Nie mam czarodziejskiej różdżki, amuletu, magicznej kuli a nawet
eliksiru z miłosnym wywarem... Za to mam duszę niepoprawnej romantyczki, gorące serce i tak zwane przeczucie, które wielokrotnie wskazało na dwie pasujące do siebie połówki.
Mam najwspanialszą pracę na świecie. Jestem Swatką.
Podpatruję z bliska pierwsze iskry, niewinne uśmiechy, ten zalążek
uczucia. Bywa i tak, że oni jeszcze nie wiedzą, a ja już czuję, że właśnie odnalazły się dwie bratnie dusze. Skąd to wiem? Swatka widzi więcej...
Pamiętam jak zaczynałam moją zawodową przygodę w swatanie.
Najbardziej czego się obawiałam to czy uda mi się stworzyć pary.
To pytanie chodziło za mną jak cień...
Prześladowało mnie co noc...
Na pierwszą Zolytową Parę przyszło mi czekać dwa miesiące
od otwarcia działalności. Z pewnością zastanawiacie się dlaczego tak długo? Ano dlatego, że przez pierwsze dwa miesiące zapisywałam klientów za darmo i w tym czasie nieumawiałam spotkań, bo zbierałam bazę. Na szczęście po pierwszym Wieczorku Zapoznawczym udało się połączyć dwie pary, które są ze sobą do dzisiaj. I w ten oto sposób poczułam tę moc... Moc Swatania...

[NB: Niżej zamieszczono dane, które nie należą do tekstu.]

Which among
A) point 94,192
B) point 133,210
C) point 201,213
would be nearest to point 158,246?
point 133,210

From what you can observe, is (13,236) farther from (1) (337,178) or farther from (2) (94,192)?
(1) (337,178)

Znacie to uczucie niepohamowanej radości, gdy uda się wam
coś ważnego dokonać? Coś co nie przyszło tak na pstryknięcie palca? Ja mam tak za każdym razem jak przychodzą Pary podziękować. Jak dzwonią i mówią, że zmieniłam ich życie, dodałam barw. Nie macie pojęcia jak się czuję idąc ulicą i z daleka pozdrawiają mnie moje gołąbeczki? Przyznam się -jestem dumna, rosnę i rosnę i to pomimo moich 158cm. wzrostu jestem wielka...
A co powiecie na to, że klienci się mną opiekują?

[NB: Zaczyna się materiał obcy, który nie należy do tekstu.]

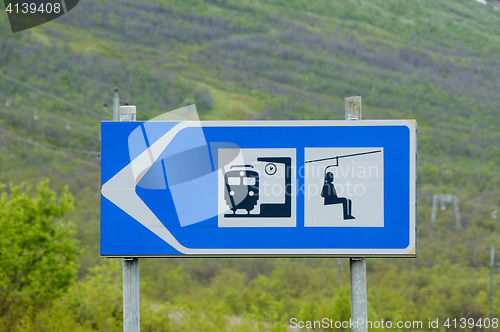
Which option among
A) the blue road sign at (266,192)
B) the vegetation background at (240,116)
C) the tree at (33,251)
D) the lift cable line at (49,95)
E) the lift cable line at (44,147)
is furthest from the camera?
the lift cable line at (49,95)

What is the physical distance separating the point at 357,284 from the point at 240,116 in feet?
208

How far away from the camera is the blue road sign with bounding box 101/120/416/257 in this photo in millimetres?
6273

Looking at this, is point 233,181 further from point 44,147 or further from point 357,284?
point 44,147

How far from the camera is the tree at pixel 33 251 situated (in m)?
16.5

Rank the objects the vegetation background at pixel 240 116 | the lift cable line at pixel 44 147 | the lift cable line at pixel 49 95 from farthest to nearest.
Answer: the lift cable line at pixel 49 95 < the lift cable line at pixel 44 147 < the vegetation background at pixel 240 116

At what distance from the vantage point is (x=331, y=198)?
6309mm

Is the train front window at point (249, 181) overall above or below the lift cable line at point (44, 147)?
below

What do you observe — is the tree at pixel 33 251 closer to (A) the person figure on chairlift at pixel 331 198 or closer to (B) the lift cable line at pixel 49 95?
(A) the person figure on chairlift at pixel 331 198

Tak to prawda... Pani Justynka upiekła mi cieplutki chlebuś i przywiozła do biura, Wiesława swojskie jajka, abym się dobrze odżywiała, Joachim przywiózł ciasto, by osłodzić trochę życie. Dostaję także prezenty, wiersze, niespodzianki. Listy, pocztówki i miłe telefony. Taka praca to przyjemność...
Każdy w życiu szuka swojej zawodowej drogi. Nie zawsze ma się szansę robić to co naprawdę się kocha. Mnie do roli Swatki przywiodły kręte ścieżki pełne przepaści i wybojów...
Dzisiaj już wiem, że warto robić to co sprawia mi przyjemność.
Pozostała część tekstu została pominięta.